The studios behind horror adventures like Supermassive Games, Dawn, The Quarry and The Dark Pictures Anthology series have reportedly stopped developing unannounced blade runner games.
As reported by Insider Gaming, Supermassive was working on a “character-focused, film, action-adventure” game about the final Blade Runner called 2065’s Blade Runner: Time To Live. The story follows a vintage Nexus-6 model named So-Lange, under the orders to retire the leader of an underground replicant network, betrayed and killed in harsh environments, splitting the gameplay into stealth, combat, exploration, investigation and dramatic character interactions.
Insider Gaming claimed that the full development budget for Blade Runner: Time To Live was “a full development budget of about $45 million, including $9 million allocated to external performance capture and acting talent. The report claimed that it had a 10-12 hour single-player story and had pre-production in September 2024, and was planning to launch in September 2027 and in September 2027 on current and next-generation consoles.

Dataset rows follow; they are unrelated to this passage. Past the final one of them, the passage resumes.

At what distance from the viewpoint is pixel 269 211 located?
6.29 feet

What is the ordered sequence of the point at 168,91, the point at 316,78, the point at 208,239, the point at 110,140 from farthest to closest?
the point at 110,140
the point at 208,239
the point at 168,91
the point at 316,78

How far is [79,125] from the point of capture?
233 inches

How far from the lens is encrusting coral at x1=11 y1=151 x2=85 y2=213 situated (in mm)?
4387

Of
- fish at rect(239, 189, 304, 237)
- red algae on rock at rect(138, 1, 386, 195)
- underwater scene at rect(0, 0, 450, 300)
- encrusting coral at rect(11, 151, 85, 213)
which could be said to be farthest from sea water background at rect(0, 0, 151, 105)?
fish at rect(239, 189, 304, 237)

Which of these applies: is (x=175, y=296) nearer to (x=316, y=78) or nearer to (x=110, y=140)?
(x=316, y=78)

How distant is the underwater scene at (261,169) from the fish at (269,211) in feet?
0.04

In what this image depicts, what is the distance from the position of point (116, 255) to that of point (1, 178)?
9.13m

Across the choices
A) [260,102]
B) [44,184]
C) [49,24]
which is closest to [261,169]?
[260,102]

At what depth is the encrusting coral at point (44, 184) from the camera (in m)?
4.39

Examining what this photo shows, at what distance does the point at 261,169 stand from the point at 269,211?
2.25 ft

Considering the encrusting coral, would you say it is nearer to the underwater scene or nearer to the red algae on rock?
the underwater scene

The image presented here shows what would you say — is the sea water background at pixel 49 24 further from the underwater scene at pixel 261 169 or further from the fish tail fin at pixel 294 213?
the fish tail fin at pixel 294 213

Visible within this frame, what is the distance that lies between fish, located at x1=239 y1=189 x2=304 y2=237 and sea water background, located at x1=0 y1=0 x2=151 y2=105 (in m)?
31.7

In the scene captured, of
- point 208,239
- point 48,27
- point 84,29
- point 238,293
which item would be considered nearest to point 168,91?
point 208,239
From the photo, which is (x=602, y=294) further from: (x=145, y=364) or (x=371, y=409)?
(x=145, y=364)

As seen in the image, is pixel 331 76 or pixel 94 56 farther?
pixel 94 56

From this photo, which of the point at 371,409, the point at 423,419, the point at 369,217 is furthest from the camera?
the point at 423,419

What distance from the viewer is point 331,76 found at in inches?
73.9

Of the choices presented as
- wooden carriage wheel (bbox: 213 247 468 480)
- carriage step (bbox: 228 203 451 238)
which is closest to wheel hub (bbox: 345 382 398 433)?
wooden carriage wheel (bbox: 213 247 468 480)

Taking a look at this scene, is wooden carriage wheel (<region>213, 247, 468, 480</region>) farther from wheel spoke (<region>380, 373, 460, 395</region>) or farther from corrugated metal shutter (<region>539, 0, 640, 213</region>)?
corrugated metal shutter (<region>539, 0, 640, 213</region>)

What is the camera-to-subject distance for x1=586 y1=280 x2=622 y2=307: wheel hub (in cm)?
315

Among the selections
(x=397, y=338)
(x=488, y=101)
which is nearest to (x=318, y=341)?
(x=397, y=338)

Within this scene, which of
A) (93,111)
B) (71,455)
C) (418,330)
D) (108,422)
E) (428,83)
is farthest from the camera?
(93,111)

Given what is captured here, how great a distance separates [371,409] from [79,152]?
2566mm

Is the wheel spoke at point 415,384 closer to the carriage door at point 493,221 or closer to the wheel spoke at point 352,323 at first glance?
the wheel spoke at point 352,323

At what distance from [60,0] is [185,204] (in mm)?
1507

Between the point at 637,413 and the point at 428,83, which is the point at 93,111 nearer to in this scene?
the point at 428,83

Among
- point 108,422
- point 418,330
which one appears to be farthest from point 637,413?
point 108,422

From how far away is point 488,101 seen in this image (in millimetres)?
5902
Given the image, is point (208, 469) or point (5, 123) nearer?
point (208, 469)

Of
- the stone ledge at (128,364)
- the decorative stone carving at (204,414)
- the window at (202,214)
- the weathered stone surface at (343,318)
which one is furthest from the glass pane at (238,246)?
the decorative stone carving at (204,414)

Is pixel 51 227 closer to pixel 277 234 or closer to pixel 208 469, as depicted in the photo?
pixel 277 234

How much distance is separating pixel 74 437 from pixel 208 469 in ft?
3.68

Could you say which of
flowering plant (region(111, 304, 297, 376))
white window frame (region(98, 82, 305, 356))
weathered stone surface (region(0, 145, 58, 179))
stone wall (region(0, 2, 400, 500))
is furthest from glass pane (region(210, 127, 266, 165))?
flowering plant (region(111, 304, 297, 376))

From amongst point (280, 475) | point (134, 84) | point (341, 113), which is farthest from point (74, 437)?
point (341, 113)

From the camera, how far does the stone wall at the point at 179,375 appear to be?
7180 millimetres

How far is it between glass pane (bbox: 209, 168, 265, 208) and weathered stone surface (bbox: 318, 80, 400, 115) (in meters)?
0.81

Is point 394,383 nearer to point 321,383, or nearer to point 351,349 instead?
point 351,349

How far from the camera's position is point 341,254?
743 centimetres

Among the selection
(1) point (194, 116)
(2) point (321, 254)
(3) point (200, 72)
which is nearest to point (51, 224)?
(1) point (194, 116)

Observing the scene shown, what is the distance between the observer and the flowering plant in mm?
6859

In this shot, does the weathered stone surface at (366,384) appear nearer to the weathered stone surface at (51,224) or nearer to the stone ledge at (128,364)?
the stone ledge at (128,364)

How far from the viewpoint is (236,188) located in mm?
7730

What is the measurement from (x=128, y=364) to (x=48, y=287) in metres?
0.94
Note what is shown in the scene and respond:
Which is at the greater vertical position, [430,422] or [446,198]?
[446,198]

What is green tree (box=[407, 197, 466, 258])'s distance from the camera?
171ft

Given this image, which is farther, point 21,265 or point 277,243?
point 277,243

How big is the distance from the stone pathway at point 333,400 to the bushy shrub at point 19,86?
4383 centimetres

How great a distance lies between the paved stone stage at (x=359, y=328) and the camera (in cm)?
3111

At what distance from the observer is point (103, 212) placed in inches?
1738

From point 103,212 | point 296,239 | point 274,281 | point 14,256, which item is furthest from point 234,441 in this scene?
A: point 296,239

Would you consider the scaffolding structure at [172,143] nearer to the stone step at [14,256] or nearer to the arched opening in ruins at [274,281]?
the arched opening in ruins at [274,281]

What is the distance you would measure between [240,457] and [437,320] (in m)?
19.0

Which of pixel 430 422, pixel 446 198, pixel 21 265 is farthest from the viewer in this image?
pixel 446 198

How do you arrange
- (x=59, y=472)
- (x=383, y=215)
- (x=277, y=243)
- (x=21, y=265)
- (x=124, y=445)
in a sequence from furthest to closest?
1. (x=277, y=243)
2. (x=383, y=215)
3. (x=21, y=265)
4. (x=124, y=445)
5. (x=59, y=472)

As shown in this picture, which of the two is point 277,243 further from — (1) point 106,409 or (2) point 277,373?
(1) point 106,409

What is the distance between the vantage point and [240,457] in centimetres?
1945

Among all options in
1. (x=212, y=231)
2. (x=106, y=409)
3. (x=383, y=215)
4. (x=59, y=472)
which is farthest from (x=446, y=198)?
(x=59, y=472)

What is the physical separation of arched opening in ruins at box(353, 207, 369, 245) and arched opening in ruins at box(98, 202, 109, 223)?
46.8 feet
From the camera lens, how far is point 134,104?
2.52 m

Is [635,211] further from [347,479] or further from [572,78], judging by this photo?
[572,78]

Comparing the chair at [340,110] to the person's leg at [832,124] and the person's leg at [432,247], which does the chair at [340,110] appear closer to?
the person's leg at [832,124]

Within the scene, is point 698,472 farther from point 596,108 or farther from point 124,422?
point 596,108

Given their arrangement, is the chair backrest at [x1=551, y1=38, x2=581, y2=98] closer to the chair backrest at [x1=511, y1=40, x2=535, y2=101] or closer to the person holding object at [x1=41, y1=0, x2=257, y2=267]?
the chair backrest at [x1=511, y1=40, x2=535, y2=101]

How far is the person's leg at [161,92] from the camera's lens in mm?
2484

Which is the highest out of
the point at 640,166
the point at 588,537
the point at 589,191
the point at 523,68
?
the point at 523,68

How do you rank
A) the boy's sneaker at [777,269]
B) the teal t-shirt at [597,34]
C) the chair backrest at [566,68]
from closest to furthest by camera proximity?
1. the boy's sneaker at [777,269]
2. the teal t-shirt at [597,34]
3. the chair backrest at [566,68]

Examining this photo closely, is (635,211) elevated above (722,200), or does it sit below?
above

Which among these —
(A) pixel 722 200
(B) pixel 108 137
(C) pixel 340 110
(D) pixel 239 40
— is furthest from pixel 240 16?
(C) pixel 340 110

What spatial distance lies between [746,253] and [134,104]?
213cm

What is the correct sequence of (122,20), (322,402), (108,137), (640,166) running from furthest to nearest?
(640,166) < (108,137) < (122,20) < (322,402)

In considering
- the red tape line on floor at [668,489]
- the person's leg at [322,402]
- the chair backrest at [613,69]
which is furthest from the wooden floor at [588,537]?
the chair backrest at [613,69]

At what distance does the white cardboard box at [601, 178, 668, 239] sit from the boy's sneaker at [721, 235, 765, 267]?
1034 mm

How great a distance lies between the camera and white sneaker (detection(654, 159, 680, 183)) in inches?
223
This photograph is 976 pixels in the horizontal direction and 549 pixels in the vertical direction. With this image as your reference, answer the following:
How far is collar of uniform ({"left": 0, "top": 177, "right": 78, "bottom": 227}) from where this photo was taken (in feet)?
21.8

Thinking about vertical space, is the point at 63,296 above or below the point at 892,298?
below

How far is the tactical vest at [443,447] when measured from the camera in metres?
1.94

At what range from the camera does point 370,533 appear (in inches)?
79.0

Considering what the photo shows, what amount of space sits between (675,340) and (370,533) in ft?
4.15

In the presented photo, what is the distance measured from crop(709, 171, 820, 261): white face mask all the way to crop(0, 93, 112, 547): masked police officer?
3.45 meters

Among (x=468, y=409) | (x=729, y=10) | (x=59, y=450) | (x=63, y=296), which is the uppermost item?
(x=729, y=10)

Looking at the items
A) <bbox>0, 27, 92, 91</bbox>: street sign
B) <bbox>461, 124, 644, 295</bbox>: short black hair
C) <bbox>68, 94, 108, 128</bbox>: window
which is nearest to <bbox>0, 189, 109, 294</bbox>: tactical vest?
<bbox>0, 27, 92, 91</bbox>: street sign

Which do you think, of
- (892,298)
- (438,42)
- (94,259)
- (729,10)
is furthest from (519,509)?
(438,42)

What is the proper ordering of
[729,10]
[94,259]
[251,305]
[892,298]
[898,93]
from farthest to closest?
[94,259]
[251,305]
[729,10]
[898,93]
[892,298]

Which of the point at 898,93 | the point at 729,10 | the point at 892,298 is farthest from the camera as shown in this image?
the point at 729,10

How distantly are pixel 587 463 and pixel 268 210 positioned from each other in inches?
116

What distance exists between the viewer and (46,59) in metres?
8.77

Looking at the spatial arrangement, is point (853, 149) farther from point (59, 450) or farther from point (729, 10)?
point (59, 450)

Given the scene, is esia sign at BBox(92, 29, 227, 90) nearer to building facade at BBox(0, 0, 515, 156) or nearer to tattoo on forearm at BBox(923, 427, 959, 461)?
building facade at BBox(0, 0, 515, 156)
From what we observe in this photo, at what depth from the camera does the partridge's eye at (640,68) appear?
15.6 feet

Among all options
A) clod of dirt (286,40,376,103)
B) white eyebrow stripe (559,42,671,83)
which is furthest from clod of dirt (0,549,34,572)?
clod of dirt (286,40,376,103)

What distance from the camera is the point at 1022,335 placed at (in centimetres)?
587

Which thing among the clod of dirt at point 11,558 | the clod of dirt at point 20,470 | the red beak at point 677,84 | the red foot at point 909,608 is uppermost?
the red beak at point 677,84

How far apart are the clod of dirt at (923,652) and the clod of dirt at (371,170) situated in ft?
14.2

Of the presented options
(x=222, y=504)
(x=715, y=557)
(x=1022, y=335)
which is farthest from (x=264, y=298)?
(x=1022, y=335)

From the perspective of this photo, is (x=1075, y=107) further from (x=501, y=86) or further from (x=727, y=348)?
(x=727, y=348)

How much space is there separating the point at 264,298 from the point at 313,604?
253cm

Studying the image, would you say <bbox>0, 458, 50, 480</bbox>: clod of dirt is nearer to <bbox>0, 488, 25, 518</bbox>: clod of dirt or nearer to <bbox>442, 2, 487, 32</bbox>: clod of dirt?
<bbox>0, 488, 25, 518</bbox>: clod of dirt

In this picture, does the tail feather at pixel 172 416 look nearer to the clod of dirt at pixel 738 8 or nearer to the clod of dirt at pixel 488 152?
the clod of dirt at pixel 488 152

Through an Insider Gaming report, the game is said to have been torn apart due to issues with Alcon Entertainment, which owns the rights to Blade Runner. The project was cancelled late last year.
In the summer of 2023, publisher Annapurna Interactive announced that it would develop its first in-house game, titled Blade Runner 2033: Labyrinth, based on Blade Runner Franchise. It was billed for my first Blade Runner game in 25 years. Since then, we have not heard anything.
Supermassive Games has juggled several projects, including the next entry in Dark Pictures Series Directive 8020 and the development of Little Nightmares 3. The studio announced last year that it had left workers after being in “consultations” of about 90 people per Bloomberg Jason Schreier.
Meanwhile, until Supermassive’s, Dawn has a film that arrived at the theatre this weekend. Check out David F. Sanberg’s review of Dawn adaptation for the Silver Screen.
Eric is an Passthecontroller freelance writer.